Return to torture: an update on the fate of Tunisian Guantánamo detainee Abdullah bin Omar

13.7.07

In the New Statesman, Clive Stafford Smith updates the story of Abdullah bin Omar, previously reported here and here, confirming that, as suspected, the Tunisian refugee has been imprisoned and tortured on his return to the country of his birth.

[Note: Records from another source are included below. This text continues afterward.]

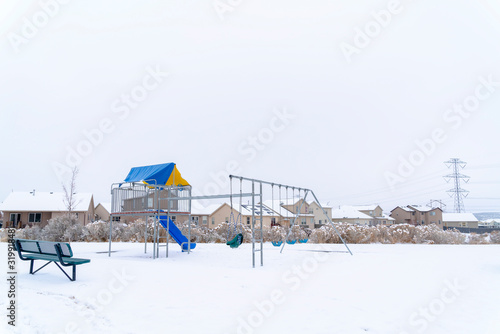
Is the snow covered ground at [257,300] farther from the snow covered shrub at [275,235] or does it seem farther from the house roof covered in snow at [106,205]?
the house roof covered in snow at [106,205]

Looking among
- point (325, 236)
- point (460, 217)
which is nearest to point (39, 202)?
point (325, 236)

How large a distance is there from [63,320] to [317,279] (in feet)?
17.4

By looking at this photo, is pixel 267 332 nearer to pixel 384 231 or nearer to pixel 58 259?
pixel 58 259

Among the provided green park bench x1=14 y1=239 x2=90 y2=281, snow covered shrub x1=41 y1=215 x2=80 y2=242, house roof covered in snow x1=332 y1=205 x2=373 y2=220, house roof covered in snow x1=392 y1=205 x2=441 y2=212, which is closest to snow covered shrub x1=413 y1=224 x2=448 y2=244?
green park bench x1=14 y1=239 x2=90 y2=281

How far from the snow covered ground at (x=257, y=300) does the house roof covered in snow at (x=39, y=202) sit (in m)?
37.8

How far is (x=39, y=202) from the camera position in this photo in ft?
148

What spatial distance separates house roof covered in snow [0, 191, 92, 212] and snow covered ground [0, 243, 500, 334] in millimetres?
37845

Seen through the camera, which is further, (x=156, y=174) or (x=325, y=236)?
(x=325, y=236)

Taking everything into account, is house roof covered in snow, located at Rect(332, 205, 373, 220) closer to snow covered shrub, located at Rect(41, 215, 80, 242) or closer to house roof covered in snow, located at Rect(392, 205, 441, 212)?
house roof covered in snow, located at Rect(392, 205, 441, 212)

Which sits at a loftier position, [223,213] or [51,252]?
[223,213]

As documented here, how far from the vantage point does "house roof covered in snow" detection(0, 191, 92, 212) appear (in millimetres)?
43481

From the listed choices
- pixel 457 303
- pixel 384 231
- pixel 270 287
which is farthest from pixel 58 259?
pixel 384 231

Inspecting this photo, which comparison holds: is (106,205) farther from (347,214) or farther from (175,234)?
(175,234)

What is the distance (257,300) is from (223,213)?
160 ft
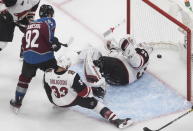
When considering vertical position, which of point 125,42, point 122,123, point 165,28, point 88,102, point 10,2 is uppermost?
point 10,2

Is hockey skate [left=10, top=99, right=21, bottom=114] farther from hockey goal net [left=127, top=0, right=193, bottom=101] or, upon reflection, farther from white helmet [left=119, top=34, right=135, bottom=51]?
hockey goal net [left=127, top=0, right=193, bottom=101]

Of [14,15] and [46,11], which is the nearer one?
[46,11]

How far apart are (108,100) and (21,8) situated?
1103mm

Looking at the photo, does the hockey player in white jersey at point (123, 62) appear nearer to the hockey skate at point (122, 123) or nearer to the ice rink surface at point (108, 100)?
the ice rink surface at point (108, 100)

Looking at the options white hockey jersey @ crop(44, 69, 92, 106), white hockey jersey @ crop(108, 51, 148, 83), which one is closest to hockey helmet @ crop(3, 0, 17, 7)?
white hockey jersey @ crop(44, 69, 92, 106)

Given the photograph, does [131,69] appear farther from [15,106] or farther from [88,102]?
[15,106]

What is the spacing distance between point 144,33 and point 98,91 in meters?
0.80

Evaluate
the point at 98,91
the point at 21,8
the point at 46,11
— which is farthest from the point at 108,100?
the point at 21,8

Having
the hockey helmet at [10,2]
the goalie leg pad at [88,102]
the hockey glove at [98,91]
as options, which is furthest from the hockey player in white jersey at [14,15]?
the goalie leg pad at [88,102]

For those who missed the story the first time round, bin Omar had been living in Pakistan for 13 years until he was captured by opportunist soldiers in 2002 and sold to the Americans, who took five years to realize that he was innocent of any crime. His forced return to his home country, where, as Stafford Smith states, he “has already been tortured, and he has been told that if he does not confess falsely to crimes, his wife and daughters will be raped,” is a moral outrage, and should provoke all decent people to stand up and demand that the US government no longer tries to worm its way out of a humanitarian disaster of its own making by sending innocent men to imprisonment, torture or even death.

Shockingly, bin Omar’s repatriation to torture is just the start of what may be a disturbing trend. As Stafford Smith notes, “There is doubtless worse to come. There are many other Guantánamo prisoners facing bin Omar’s fate –- from Tunisia and from Algeria, China, Egypt, Jordan, Libya, Syria and Uzbekistan. Like him, many have been cleared for release. Much as they want to get out of Guantánamo –- a purgatory of imprisonment without charge or trial –- repatriation may take these men to hell itself.”

For more on the Tunisian detainees in Guantánamo, see my book The Guantánamo Files: The Stories of the 774 Detainees in America’s Illegal Prison (published by Pluto Press, distributed by Macmillan in the US, and available from Amazon — click on the following for the US and the UK). To receive new articles in your inbox, please subscribe to my RSS feed.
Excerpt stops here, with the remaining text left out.